Does Gradient of Fugacity Create Entropy?

Rap

Are you saying that a gradient in µ will not create entropy, but µ/T will? If that is the case, I would be interested in the reasoning.

DrDu

The forces and fluxes of linear thermodynamics are identified using the fundamental law
##dS=dU/T+p/TdV-\sum_i\mu_i/T dN_i ##.
So entropy production due to a flux of energy U is due to the gradient of 1/T, due to volume change to grad p/T and due to particle number flux due to grad μ/T.
See, e.g.,
http://en.wikipedia.org/wiki/Onsager...ocal_relations

Chestermiller

I think we are having trouble communicating because of differences in our backgrounds. Yours is from a molecular background, and mine is from a continuum mechanics background.

In any event, I didn't mean to imply that the piston is moving at a speed exceeding the speed of sound, but only at the speed necessary to drop the pressure at the piston face to a somewhat lower value (say 50% of the original pressure) and hold it there. I also didn't mean to imply that I am creating anything close to a pure vacuum in the right hand portion of the cylinder. In both regions of the gas, the pressure and density are high enough for the continuum gas dynamics equations to apply. The mean free path of the molecules will still be very short, as will the time between collisions. The Maxwell-Boltzmann distribution should not be seriously disturbed.

Gas dynamics problems of this type can nowadays be routinely solved using computational fluid dynamics (CFD) software. Although I have not followed the literature in great detail, I am confident that the results of such calculations have been extensively verified experimentally over the years. If you are interested in seeing how simple problems are analyzed using gas dynamics, I refer you to our old friend BSL, Transport Phenomena. A worked example, presenting all the assumptions used, is presented in section 11.4, p. 350, Example 11.4-7 One-Dimensional Compressible Flow: Velocity, Temperature, and Pressure Profiles in a Stationary Shock Wave (If I remember correctly, you were interested in learning how all this applies to shock waves). The system they are analyzing is an open system (flow system) rather than a closed (fixed mass) system that I discussed in my post, but I'm sure you will get the connection.

Once the gas dynamics equations have been solved (say for the closed system situation that I discussed), you can take the results and calculate the local transient rate of entropy generation from temperature gradients and velocity gradients, and plug these rates into the entropy change equation I gave (which applies to both the reversible and irreversible process in which diffusional mass transport is not occurring).
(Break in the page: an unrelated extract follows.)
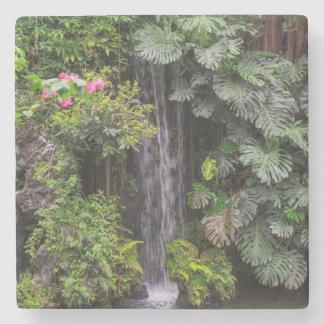 Lush Garden Waterfall, China Stone Coaster
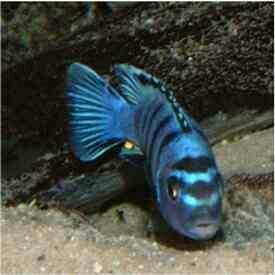 漂亮的索罗斯岩栖 昆明水族批发市场 昆明龙鱼第6张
You can thereby calculate the change in entropy for the system, between the two equilibrium states as well as at all points along the reversible path. All this is valid as long as the assumption of continuum behavior for all portions of the system is valid (short mean free path and short time between collisions).
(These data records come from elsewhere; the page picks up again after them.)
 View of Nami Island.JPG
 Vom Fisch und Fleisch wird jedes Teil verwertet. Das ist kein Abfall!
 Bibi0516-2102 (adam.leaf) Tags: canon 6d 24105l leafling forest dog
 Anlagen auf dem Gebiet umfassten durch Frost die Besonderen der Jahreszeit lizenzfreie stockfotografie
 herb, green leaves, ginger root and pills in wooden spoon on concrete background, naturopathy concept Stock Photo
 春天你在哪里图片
Another interesting feature that the equation I provided for the entropy change tells us is that, while the dQ/T at the boundary is less for an irreversible path than for a reversible path, the entropy generation from temperature and velocity gradients for the irreversible process compensates for this so that the total entropy change between the starting and final equilibrium states is the same for both paths.

Studiot

First let me observe that this thread has veered way off topic but I assume the mods are allowing it to continue for interest's sake.

Dr Du has posted the link between Rap's analysis and that of ChesterMiller.
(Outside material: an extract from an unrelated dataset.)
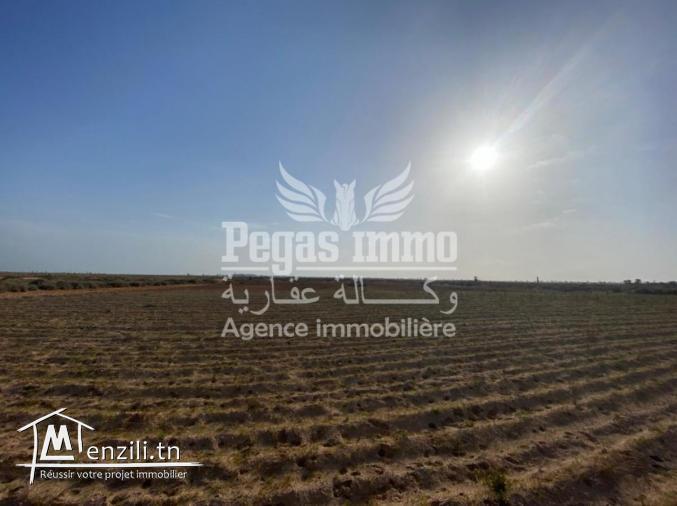 A vendre un grand terrain à mellita Houmet essouk ,Djerba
For those (like me) who are not deeply into this part of subject I found pages 307 to 320 of Callen (Thermodynamics and an Introduction to Thermostatistics) highly illuminating, offering a tight but readable introduction to Onsager.
In particular, Rap, you will find the answer to your question in post#18 there.
One caution, however, like so many workers in This subject Callen has some differences in terminology and sign conventions. In relation to this thread his use of the words closed or closure should be checked.

Rap

Yes, Dr. Du's Onsager link made me realize that this is very important. I have never studied the Onsager relationships, and it's very interesting. Not sure I get it yet. I will check out Callen. I think the link is still on topic (in my mind anyway) its just that the fugacity fits into a larger picture, and we have to get the larger picture first.

Rap

Ok, hopefully I understand Onsager a bit better. It seems to me that you cannot talk about "does a gradient in x produce entropy" without specifying what other variables are held constant. In the example above, a gradient in µ/T produces entropy when U and V are held constant. Is this what we wish to be held constant when answering the question of whether a fugacity gradient creates entropy? Also, I am curious to find out what the entropy creation is for a specified fugacity gradient. If U and V are constant (no gradients), then the rate of entropy creation is [itex]dS_c/dt = L_{NN} (\nabla (\mu/T))^2[/itex] where [itex]L_{NN}[/itex] is one of the elements of Onsager's matrix elements, directly related to Fick's law and the coefficient of diffusion, and [itex]S_c[/itex] is the density of created entropy. The problem is that [itex]\nabla (\mu/T)[/itex] expands out to give a gradient in fugacity plus terms involving a gradient in temperature. We have specified that there is no gradient in U and V, but not that there is no gradient in T. So its not that simple.

I feel sure that a gradient in fugacity will produce entropy in general, but there appear to be cases where it does not, depending on what is held constant. I think I have learned that the statement that differences (or gradients) in X cause changes (or fluxes) in Y means nothing until you have specified which other state variables have been held constant.